8. Apply payments by, or on behalf of, a beneficiary to count toward the out-of-pocket cost sharing calculations.

Patients, even those with health insurance, are having difficulty affording their medications as a result of steadily rising out-of-pocket costs. To help cover the patients’ copays, some drug manufacturers, charitable assistance foundations, and other third parties offer copay assistance programs to help patients afford their specialty drugs. These programs are intended to provide relief to policyholders who have trouble paying for their prescription drug copays. Most patients, who use copay assistance require highly specialized, life-saving medications to treat hemophilia, MS, HIV, cancer, and other rare and chronic diseases for which, in many cases, no generics or lower-cost drugs are available.

In recent years, insurance companies and pharmacy benefit manager (PBMs) have implemented so-called "copay accumulator adjustment programs” where none of these payments made on behalf of the patient would count towards their deductible and annual maximum out of pocket costs. In addition, most insurance plans make it very difficult for a patient to find out if they have an accumulator program, using very vague language, if any at all in plan policy documents.

The financial assistance that patients receive is a specified amount per year based on the cost of the prescription. Patients often discover mid plan year that the copay assistance limit has been reached and they have to pay the entire cost of the prescription drug because none of the third-party payments were counted towards their out-of-pocket costs – defeating the purpose of the copay assistance. Research has shown that many patients will abandon their medication at the pharmacy or ration doses when they have to pay more than $75 to $225 out of pocket, foregoing life-saving medication. With copay accumulator programs, insurers and PBMs are collecting the financial assistance intended for the patient, and then requiring the patient to pay the deductible again, making it harder for consumers get their medications and other health care.

14 states have passed legislation prohibiting copay accumulator policies: Arkansas, Arizona, Connecticut, Georgia, Illinois, Kentucky, Louisiana, Maine, North Carolina, Oklahoma, Tennessee, Virginia, Washington, West Virginia.

Earlier this summer, Governor DeSantis issued an executive order (number 22-164) directing the state to implement healthcare reforms that reduce costs to consumers, promote transparency, and hold PBMs accountable. Adopting copay accumulator legislation that prohibits the harmful and deceitful practices of insurers and PBMs aligns with the Governor’s commitment to protect advancing Floridians health.

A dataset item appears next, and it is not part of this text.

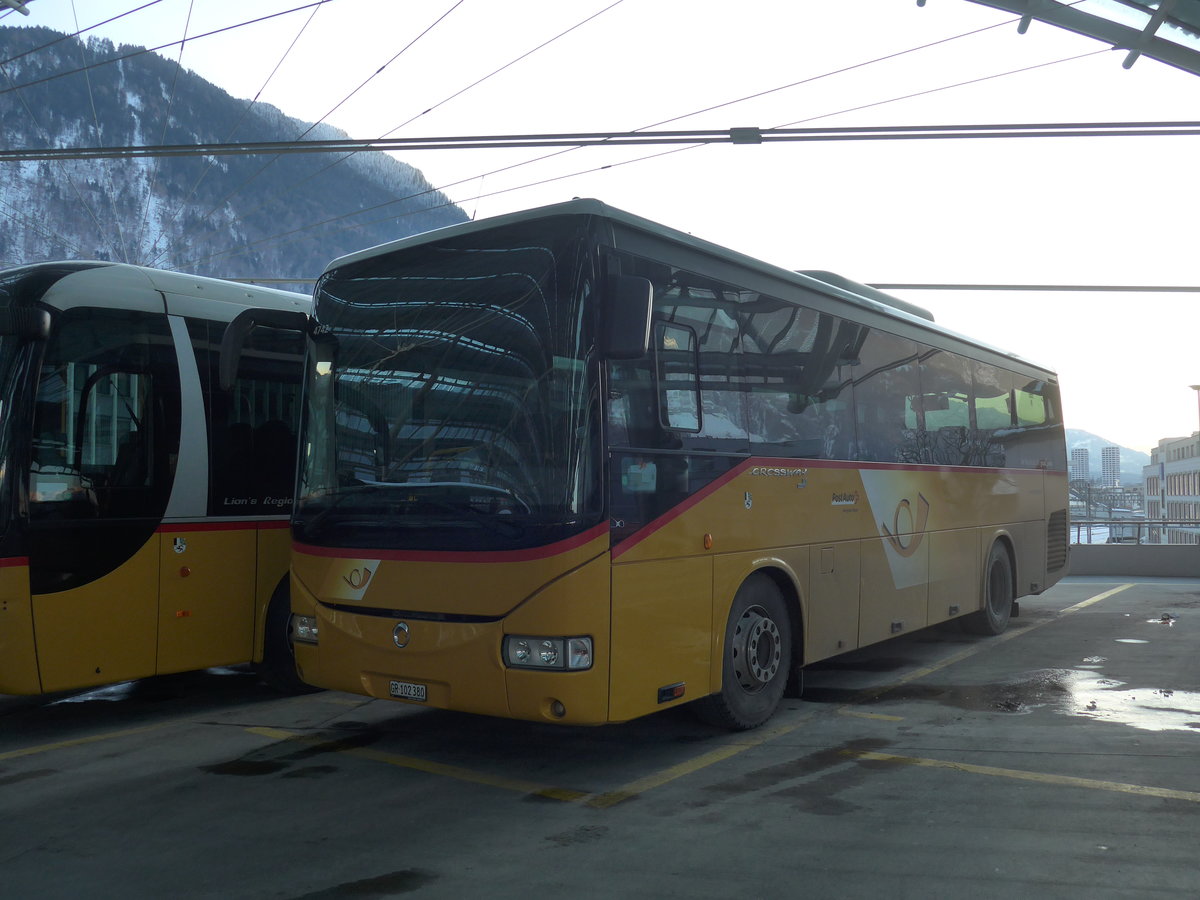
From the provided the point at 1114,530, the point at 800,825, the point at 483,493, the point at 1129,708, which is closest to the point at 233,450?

* Recommendation: Require each health insurer, issuing, delivering, or renewing a policy in Florida, which provides prescription drug coverage, administered by the insurer or pharmacy benefit manager, to count any amount paid by the insured or paid on his or her behalf through a third party (including but not limited to manufacturer or provider cost share assistance payments such as manufacturer cost share assistance) toward the policyholder’s total contribution to any deductible or out-of-pocket requirement. Insurers must include in policy documents, such as the summary of benefits, and on websites that these payments will be applied to the policyholder’s out-of-pocket maximum, deductible, or copayment responsibility.  

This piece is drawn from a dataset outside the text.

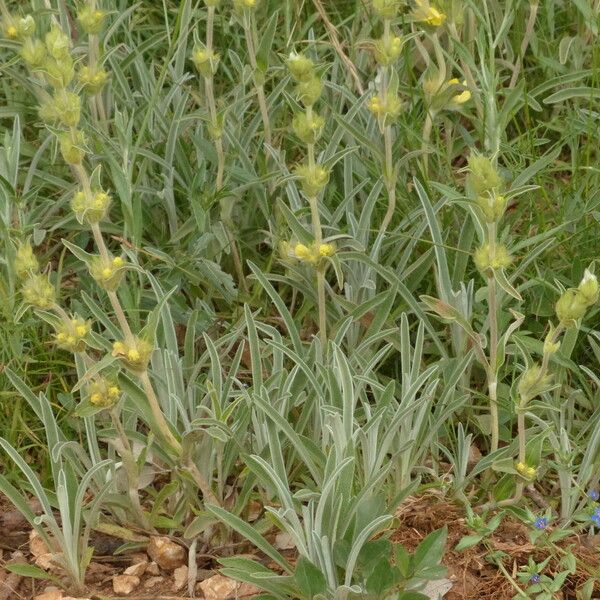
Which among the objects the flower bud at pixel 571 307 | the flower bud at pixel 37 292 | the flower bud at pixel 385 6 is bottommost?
the flower bud at pixel 571 307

In the absence of legislation prohibiting copay accumulator policies, each health insurer, issuing, delivering, or renewing a policy in Florida, which provides prescription drug coverage, administered by the insurer or PBM must clearly disclose the copay accumulator in the summary of benefits, in policy documents and on websites, made available to consumers prior to enrollment in a policy and that payments paid on his or her behalf will not count towards the policyholder’s out-of-pocket costs maximum, deductible, or copayment responsibility. In addition, payments made on behalf of the policy holder must appear on the explanation of benefits (EOB) as a payment the insurer will not apply towards the policyholder’s out-of-pocket maximum, deductible or copayment responsibility.